Er pfropft keine Musik aufs Wort oder deckt es pompös zu, sondern geht atmosphärisch sorgsam auf die Räume ein, die Ledergerbers Kremser Requiem jenseits des rein Geschriebenen eröffnen.

Orchestrale Höhepunkte

Mit absteigender Terz und Sekund wird das Requiem eröffnet, ein Glockenspiel unterstützt diese Art Reflexion über das Requiem an sich.

Wie hier und in den acht folgenden Requiem-Teilen gelingen Francisco Obieta Höhepunkte besonders in den orchestralen Teilen, die er erfolgreich dazu benutzt, über vorgängig Gesagtes rein instrumental zu reflektieren.

Obieta denkt das Orchester stets gesanglich, scheut auch in der Begleitung von Soli und Chor nicht vor farbigem orchestralem Eigenleben zurück. Mitglieder des Sinfonieorchesters St.

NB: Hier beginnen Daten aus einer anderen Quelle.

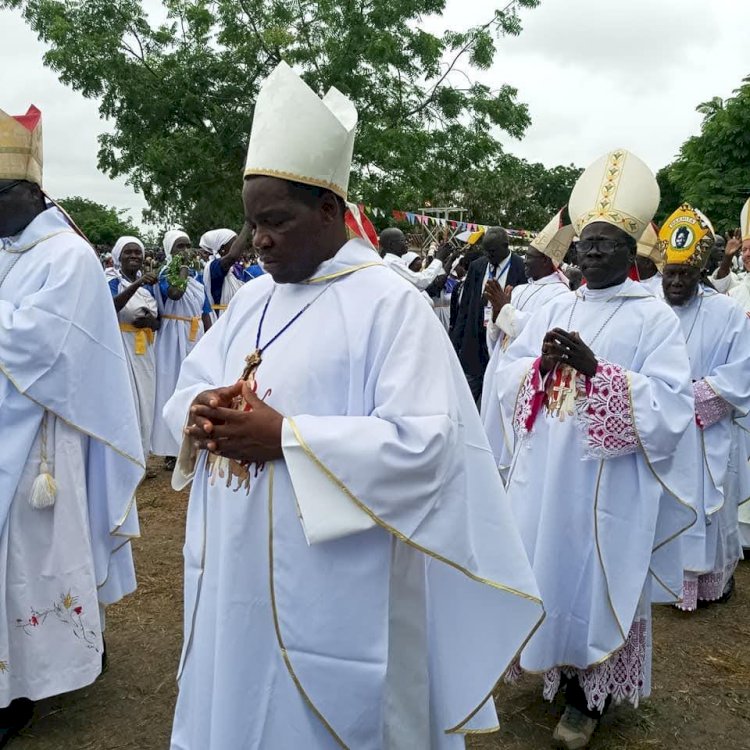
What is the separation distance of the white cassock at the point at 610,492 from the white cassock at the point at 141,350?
540cm

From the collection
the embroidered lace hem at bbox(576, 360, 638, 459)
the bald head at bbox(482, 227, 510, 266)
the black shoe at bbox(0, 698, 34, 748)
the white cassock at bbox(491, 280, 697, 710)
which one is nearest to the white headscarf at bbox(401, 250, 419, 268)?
the bald head at bbox(482, 227, 510, 266)

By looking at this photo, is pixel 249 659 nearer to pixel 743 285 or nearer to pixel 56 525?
pixel 56 525

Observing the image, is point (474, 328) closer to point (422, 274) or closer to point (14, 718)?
point (422, 274)

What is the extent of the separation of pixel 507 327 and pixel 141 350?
14.0 ft

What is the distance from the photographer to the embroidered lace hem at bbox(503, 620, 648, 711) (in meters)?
3.61

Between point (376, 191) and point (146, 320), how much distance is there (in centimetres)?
876

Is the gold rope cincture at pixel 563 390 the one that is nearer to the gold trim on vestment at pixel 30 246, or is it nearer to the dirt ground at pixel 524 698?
the dirt ground at pixel 524 698

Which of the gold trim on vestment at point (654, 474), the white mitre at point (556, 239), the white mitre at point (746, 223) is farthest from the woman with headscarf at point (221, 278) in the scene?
the gold trim on vestment at point (654, 474)

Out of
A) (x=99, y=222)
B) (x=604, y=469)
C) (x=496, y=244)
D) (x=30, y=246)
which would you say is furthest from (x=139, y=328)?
(x=99, y=222)

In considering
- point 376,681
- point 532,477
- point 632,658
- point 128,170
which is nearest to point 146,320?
point 532,477

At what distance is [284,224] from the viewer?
230 cm

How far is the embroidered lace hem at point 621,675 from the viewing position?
11.8 feet

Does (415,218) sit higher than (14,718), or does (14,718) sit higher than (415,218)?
(415,218)

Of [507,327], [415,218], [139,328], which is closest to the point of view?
[507,327]
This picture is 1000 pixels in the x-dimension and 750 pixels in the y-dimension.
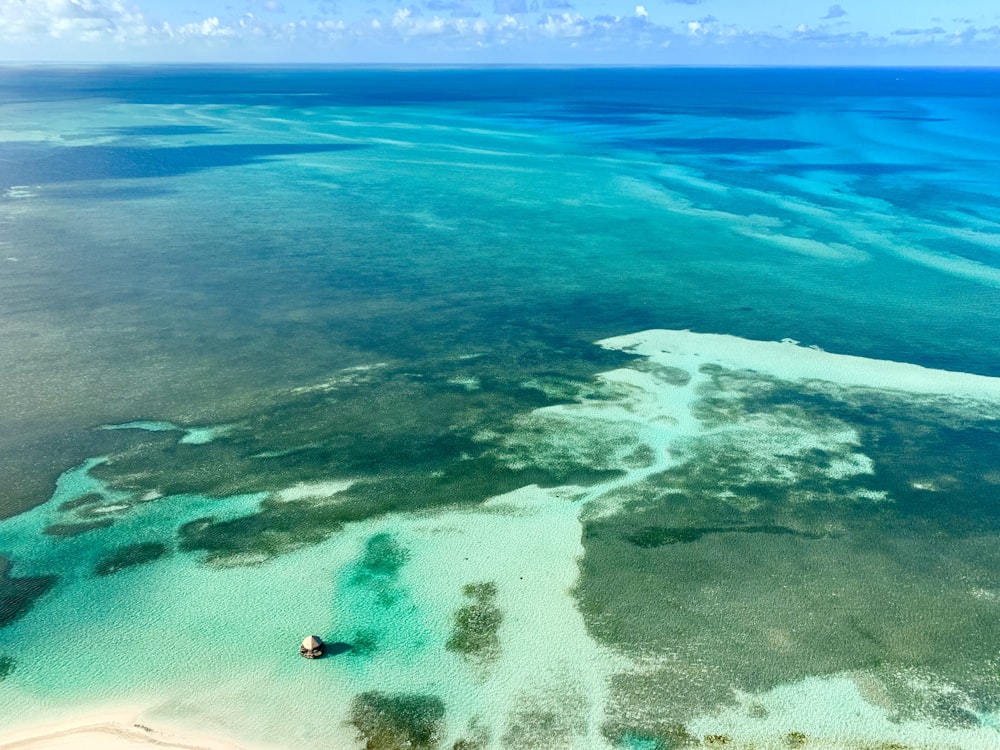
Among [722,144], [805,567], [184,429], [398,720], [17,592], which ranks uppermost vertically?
[722,144]

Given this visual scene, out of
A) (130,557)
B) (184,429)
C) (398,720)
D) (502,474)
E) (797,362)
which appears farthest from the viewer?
(797,362)

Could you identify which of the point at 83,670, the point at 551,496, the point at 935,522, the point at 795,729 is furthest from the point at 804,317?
the point at 83,670

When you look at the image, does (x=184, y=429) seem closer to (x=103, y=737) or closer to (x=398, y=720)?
(x=103, y=737)

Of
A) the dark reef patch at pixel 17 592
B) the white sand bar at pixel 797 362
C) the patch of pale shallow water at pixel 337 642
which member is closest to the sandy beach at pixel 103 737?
the patch of pale shallow water at pixel 337 642

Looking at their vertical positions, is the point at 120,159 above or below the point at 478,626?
above

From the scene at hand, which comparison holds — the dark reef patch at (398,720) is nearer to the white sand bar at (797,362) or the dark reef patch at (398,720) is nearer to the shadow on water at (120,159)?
the white sand bar at (797,362)

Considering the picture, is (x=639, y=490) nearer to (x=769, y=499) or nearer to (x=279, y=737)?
(x=769, y=499)

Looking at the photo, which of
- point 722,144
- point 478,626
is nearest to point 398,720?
point 478,626
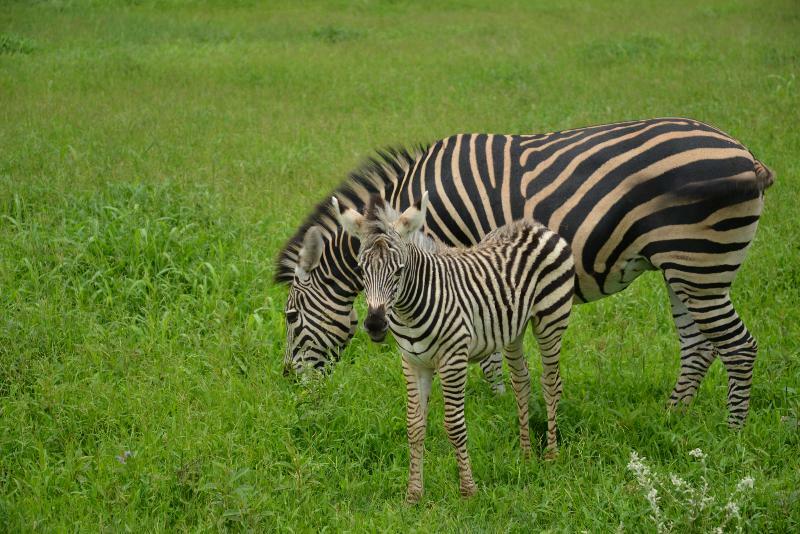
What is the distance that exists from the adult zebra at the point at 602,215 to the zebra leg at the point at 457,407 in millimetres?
1257

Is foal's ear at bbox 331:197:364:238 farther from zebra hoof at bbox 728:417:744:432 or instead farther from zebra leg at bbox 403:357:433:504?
zebra hoof at bbox 728:417:744:432

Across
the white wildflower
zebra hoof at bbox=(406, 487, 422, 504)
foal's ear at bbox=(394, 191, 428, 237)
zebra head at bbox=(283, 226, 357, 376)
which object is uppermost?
foal's ear at bbox=(394, 191, 428, 237)

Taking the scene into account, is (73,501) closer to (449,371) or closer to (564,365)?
(449,371)

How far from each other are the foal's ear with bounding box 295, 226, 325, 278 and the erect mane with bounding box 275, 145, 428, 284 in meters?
0.15

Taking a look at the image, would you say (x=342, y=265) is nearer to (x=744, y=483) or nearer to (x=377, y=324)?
(x=377, y=324)

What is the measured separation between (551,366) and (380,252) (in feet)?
5.61

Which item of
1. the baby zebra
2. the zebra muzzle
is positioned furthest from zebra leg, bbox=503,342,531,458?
the zebra muzzle

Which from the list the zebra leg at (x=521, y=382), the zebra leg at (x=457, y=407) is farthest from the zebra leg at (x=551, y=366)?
the zebra leg at (x=457, y=407)

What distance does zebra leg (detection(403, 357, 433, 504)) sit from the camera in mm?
5164

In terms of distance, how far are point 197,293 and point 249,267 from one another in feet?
1.91

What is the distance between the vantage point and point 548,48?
60.3ft

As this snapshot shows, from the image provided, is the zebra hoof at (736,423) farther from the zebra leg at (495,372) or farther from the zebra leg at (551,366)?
the zebra leg at (495,372)

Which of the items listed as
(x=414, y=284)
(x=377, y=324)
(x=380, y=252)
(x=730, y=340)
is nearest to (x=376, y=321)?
(x=377, y=324)

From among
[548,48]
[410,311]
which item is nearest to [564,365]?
[410,311]
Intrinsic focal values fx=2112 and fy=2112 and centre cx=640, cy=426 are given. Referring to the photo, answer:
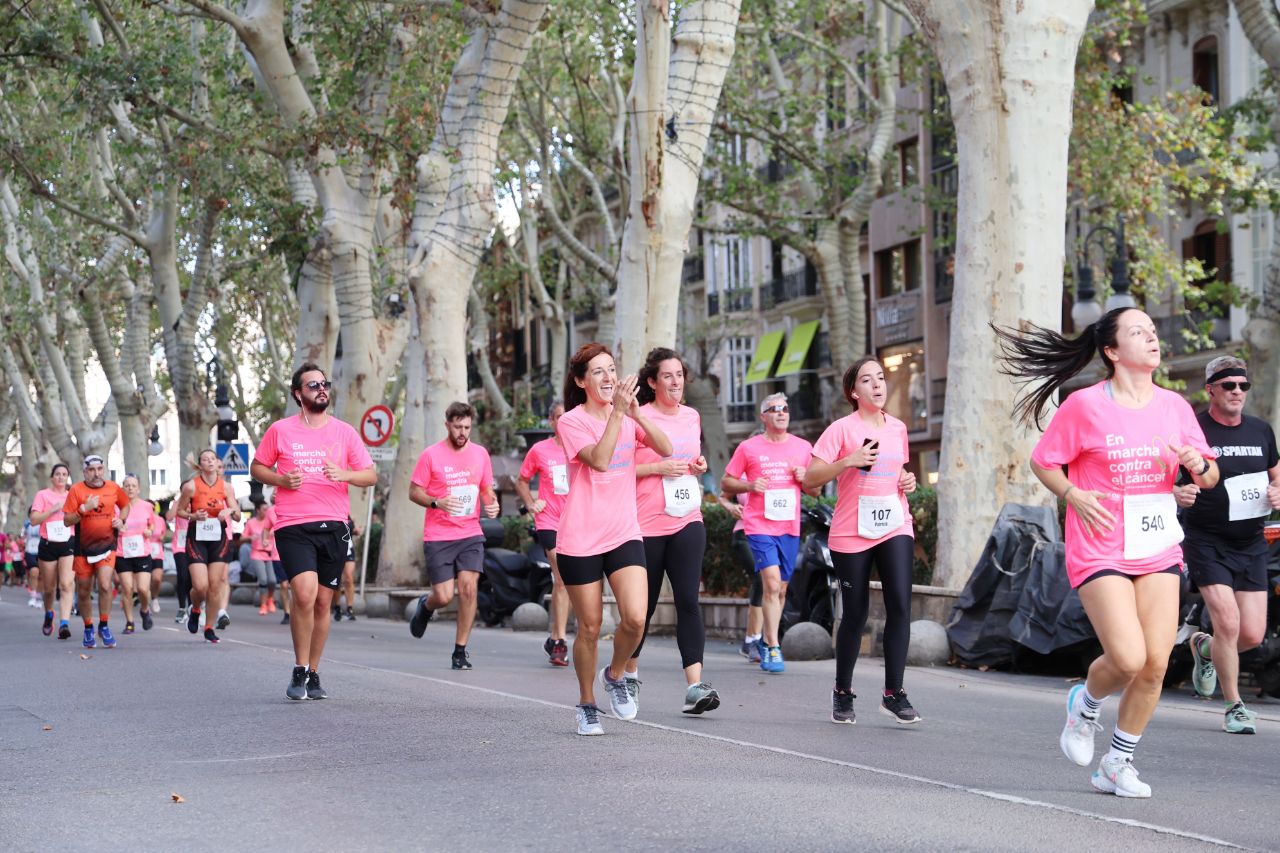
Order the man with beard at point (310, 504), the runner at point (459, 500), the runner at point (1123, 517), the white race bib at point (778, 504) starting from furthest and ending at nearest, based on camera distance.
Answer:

Gallen und das gut disponierte Collegium Vocale gestalteten das Requiem unter Leitung von Domkapellmeister Hans Eberhard.

Sein vertraut ruhiges und umsichtiges Dirigat steuerte nicht wenig dazu bei, dass der ganze Ablauf der anspruchsvollen Partitur von ruhigem Fluss getragen war. Die Solisten (Kimberly Brockman, Angela Göldi, Neal Banerjee, David Maze und Paulo Medeiros) hat Francisco Obieta in den Chor integriert und mochte dabei das Kollektive der Fragen um Leben und Sterben unterstrichen haben.

Klangliche Sorgfalt

Lange verweilt die Musik bei Ivo Ledergerbers eröffnenden drei Fragen über das Dasein. Die Worte des Schriftstellers haben viel in Francisco Obieta ausgelöst. Der Komponist lässt sich von ihnen tragen und vertont sie auch in den effektvollen Partien mit viel Behutsamkeit. Dieses Nichtzuviel, dieses Nichtzudick, diese vorsichtige Sorgfalt waren es, die den Eindruck eines introvertiert gedachten Requiems und eine Begeisterung hinterliessen, die aus diesem musikalischen Fingerspitzengefühl des Tonsetzers resultierte.

Sphärenhafte Trauermusik im Intermezzo zum dritten Teil, in dem «Das Leben fliegt» mit Streicherpizzicati und Orgel hinterlegt wird. Rhythmisch raffiniert wird dann die Frage beantwortet, ob «das letzte Wort schon gesagt» sei. Elegante Cluster im Abschnitt «Vom Rechten und vom Richten», und dann das Kernstück «Von den Toten»: Antipompöse Dies Irae- Stimmung, packende Klangideen, die immer von einer klaren Intimität umhüllt schienen. «Befreit uns» erscholl der Aufruf und dafür eine auf Willibald Guggenmos zugeschnittene Orgeleinlage.

Ein kleiner Schuss Tango

Feinsinniger «Hexensabbat», wieder ohne oberflächliche Klangverführung im siebten Teil, und im Schlussteil zart sordino gehaltene Passionsmusik, die das Ende dieses Kremser Requiems einleitete. Francesco Obieta hat Ivo Ledergerbers speziellen Text nie zugedeckt. Ledergerbers schönes Bild «vom Keller und vom Estrich» hat Obieta gerne aufgenommen und in diesen beiden «Stockwerken» über und unter dem Wort zu speziellen klanglichen Lösungen gefunden.

Und dass da einige Male auch ein Schuss Tango à la Piazzolla nicht fehlen durfte, machte das Requiem des gebürtigen Argentiniers zusätzlich sympathisch.